Task instructions: Quote exactly the lines running from the line with "Which of [120,231]" to the end of the entries, including both, and nothing else.

Exercise data:
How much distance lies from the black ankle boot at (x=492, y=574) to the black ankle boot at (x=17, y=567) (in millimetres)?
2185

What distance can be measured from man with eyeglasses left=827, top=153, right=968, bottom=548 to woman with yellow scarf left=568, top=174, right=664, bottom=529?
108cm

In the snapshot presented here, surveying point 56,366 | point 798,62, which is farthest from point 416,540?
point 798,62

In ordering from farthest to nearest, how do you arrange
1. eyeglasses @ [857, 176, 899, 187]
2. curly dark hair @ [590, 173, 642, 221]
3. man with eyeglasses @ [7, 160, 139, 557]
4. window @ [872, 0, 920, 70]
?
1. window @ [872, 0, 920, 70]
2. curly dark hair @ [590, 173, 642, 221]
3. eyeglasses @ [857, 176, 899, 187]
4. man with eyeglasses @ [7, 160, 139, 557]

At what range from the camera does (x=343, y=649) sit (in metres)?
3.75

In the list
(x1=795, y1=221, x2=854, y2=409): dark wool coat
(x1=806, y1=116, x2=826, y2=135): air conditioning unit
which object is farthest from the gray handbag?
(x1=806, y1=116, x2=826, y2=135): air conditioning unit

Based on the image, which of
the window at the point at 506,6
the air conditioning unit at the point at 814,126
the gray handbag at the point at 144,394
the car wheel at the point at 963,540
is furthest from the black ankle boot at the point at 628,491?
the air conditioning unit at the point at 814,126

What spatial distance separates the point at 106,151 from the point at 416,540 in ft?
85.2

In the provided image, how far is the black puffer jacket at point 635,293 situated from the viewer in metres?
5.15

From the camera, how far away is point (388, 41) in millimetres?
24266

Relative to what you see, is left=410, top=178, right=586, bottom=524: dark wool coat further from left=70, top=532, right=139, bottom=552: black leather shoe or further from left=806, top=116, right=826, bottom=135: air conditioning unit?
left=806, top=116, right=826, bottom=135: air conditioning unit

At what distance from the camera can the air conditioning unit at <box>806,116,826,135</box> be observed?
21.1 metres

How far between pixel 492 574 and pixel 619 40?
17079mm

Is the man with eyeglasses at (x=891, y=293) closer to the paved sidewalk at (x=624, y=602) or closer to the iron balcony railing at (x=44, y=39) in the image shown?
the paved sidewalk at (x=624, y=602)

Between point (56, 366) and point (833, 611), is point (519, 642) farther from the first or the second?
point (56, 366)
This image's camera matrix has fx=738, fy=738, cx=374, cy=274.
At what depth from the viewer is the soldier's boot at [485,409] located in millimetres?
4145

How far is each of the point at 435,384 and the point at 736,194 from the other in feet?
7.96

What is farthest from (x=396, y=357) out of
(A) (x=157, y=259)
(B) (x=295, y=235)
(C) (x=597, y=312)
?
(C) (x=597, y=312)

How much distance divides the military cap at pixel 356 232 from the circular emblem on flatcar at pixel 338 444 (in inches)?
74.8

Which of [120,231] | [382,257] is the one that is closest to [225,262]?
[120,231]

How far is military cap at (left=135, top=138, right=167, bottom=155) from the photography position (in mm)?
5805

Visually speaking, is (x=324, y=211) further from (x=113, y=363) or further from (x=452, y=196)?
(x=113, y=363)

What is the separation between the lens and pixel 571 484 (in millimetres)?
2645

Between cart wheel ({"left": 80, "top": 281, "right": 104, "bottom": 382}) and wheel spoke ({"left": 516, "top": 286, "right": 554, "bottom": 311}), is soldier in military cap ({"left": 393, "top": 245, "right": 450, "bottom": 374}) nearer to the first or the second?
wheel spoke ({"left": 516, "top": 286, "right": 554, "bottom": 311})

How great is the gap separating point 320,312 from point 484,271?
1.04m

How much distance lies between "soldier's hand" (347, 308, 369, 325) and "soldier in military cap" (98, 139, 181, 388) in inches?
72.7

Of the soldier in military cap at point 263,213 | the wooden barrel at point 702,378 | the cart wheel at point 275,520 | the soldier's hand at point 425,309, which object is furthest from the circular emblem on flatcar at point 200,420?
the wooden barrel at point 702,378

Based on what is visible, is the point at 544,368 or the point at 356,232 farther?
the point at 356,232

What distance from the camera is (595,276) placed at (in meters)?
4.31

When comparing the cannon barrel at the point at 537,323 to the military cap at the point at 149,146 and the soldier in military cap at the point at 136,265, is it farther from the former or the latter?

Full response:
Which of [120,231] | [382,257] is the one that is closest to [225,262]?
[120,231]

How far is military cap at (left=135, top=138, right=167, bottom=155) from the photography position (in mm)?
5805

Visually speaking, is (x=324, y=211) further from (x=113, y=363) or further from (x=452, y=196)?
(x=113, y=363)

What is the separation between the lens and pixel 571 484 (in millimetres)?
2645

Between cart wheel ({"left": 80, "top": 281, "right": 104, "bottom": 382}) and wheel spoke ({"left": 516, "top": 286, "right": 554, "bottom": 311}), is soldier in military cap ({"left": 393, "top": 245, "right": 450, "bottom": 374}) nearer to the first or the second?
wheel spoke ({"left": 516, "top": 286, "right": 554, "bottom": 311})

How great is the gap separating point 320,312 from point 484,271?
1.04m

How much distance lies between "soldier's hand" (347, 308, 369, 325) and "soldier in military cap" (98, 139, 181, 388) in inches?
72.7

Of the soldier in military cap at point 263,213 | the wooden barrel at point 702,378 | the cart wheel at point 275,520 | the soldier's hand at point 425,309, which object is furthest from the circular emblem on flatcar at point 200,420?
the wooden barrel at point 702,378

Based on what is visible, is the point at 544,368 or the point at 356,232 farther?
the point at 356,232

What distance from the camera is (595,276) placed at (in meters)?
4.31

When comparing the cannon barrel at the point at 537,323 to the military cap at the point at 149,146 and the soldier in military cap at the point at 136,265, is it farther from the former or the latter?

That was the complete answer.